# The task:
Write out the rows below word for word, everything from the start of the rows down to the line containing "5822 inches", including that line, and leave the pictures out of your copy.
···
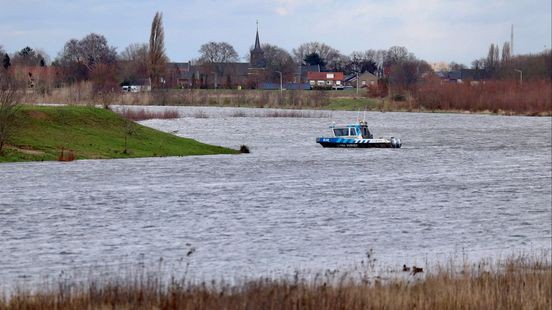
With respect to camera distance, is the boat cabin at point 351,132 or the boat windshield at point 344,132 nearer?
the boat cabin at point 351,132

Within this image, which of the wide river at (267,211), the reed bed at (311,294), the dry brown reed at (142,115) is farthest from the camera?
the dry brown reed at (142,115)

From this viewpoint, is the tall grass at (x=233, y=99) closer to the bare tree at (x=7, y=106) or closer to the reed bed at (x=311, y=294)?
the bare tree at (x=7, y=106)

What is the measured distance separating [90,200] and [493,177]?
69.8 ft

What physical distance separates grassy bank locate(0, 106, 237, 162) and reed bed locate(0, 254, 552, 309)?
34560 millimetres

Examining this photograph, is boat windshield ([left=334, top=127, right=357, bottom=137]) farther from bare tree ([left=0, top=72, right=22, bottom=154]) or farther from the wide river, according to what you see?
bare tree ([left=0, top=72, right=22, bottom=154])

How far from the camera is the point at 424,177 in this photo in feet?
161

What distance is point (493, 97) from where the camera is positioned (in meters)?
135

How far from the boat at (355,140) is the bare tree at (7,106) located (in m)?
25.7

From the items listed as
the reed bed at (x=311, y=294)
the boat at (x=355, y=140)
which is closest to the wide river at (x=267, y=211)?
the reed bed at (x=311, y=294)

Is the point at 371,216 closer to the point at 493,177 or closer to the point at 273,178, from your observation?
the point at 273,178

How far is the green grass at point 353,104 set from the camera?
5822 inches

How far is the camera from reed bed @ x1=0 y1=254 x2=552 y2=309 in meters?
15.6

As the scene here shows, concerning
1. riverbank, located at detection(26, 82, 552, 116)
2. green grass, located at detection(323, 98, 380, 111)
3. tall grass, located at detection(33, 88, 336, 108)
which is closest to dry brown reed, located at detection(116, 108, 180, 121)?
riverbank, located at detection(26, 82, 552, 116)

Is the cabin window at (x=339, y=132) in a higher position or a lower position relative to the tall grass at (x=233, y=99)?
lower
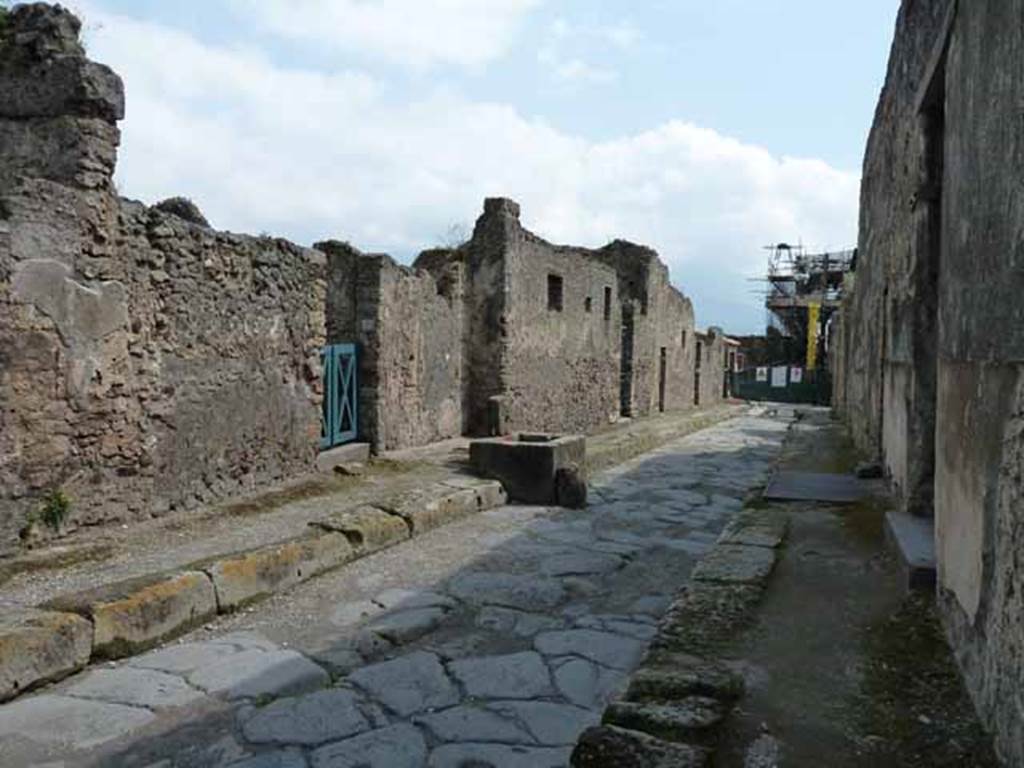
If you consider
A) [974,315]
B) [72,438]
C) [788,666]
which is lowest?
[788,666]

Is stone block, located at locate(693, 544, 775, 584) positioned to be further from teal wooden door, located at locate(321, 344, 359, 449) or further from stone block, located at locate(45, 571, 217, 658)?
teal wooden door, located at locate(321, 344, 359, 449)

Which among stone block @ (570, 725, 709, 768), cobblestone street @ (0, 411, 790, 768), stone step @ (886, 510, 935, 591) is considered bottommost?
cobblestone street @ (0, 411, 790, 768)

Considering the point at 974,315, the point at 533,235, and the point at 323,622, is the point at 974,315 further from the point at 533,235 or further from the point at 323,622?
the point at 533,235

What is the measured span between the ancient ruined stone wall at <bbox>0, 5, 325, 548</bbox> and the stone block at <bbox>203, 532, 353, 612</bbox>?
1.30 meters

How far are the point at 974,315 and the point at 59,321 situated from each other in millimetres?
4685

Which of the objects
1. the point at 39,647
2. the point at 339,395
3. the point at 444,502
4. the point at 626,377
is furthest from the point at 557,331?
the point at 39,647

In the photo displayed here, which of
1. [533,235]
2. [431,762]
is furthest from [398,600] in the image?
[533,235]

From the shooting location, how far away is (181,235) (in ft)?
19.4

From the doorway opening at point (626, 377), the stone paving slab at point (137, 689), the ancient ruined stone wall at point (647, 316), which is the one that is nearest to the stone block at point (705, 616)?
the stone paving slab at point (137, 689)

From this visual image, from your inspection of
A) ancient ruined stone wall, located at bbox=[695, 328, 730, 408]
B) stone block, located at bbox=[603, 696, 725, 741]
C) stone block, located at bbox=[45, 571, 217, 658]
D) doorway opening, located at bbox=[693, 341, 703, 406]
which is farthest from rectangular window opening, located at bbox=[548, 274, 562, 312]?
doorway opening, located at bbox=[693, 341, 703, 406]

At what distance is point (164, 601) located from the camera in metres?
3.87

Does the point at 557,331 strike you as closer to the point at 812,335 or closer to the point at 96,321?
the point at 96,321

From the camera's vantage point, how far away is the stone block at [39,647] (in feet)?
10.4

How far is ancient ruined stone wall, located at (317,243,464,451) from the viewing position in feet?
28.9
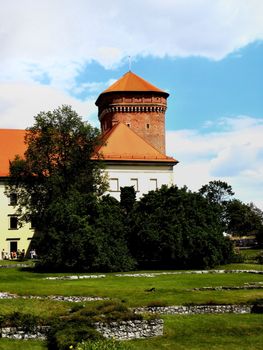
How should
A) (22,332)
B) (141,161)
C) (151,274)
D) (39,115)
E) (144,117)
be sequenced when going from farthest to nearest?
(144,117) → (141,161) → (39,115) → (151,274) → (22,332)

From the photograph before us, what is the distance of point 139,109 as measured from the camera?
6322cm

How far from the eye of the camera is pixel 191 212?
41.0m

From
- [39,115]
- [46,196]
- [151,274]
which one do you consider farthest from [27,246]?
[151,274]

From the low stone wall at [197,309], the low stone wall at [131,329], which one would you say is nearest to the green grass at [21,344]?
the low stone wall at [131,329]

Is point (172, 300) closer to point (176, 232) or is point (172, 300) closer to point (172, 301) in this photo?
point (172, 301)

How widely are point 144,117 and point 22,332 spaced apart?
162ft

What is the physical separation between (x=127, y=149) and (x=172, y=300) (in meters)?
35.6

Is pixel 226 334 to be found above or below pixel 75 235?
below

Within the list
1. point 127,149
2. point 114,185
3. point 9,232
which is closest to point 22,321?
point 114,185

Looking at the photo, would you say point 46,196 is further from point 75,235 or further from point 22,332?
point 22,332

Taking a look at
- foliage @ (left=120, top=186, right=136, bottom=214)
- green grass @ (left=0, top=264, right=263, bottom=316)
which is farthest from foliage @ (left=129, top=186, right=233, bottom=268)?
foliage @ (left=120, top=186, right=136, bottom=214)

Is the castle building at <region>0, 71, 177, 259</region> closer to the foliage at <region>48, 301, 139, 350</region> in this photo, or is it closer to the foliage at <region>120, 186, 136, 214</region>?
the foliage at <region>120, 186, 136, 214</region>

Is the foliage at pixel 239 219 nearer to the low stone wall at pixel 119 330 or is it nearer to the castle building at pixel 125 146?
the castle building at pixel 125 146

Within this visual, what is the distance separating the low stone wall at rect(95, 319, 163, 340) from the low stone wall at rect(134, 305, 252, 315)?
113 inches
···
# Result:
With respect to camera distance, is the boat cabin at point 351,132 or the boat windshield at point 344,132 nearer?
the boat cabin at point 351,132

Within this image, which of the wide river at (267,211), the reed bed at (311,294), the dry brown reed at (142,115) is farthest from the camera?
the dry brown reed at (142,115)

From this viewpoint, is the tall grass at (x=233, y=99) closer to the bare tree at (x=7, y=106) or closer to the reed bed at (x=311, y=294)?
the bare tree at (x=7, y=106)

What is the measured distance separating [90,200] and [493,177]?
69.8 ft

What physical distance separates grassy bank locate(0, 106, 237, 162) and reed bed locate(0, 254, 552, 309)?
34560 millimetres

Examining this photograph, is boat windshield ([left=334, top=127, right=357, bottom=137]) farther from bare tree ([left=0, top=72, right=22, bottom=154]) or farther from the wide river, according to what you see?
bare tree ([left=0, top=72, right=22, bottom=154])

How far from the camera is the point at 424,177 in this photo in feet?
161

What distance is point (493, 97) from where the camera is positioned (in meters)?
135

How far from the boat at (355,140) is the bare tree at (7,106) located (in m)?
25.7

From the items listed as
the reed bed at (x=311, y=294)
the boat at (x=355, y=140)
which is closest to the wide river at (x=267, y=211)?
the reed bed at (x=311, y=294)

Is the point at 371,216 closer to the point at 493,177 or closer to the point at 273,178, from your observation?
the point at 273,178

How far is the green grass at point 353,104 set from the camera?
5822 inches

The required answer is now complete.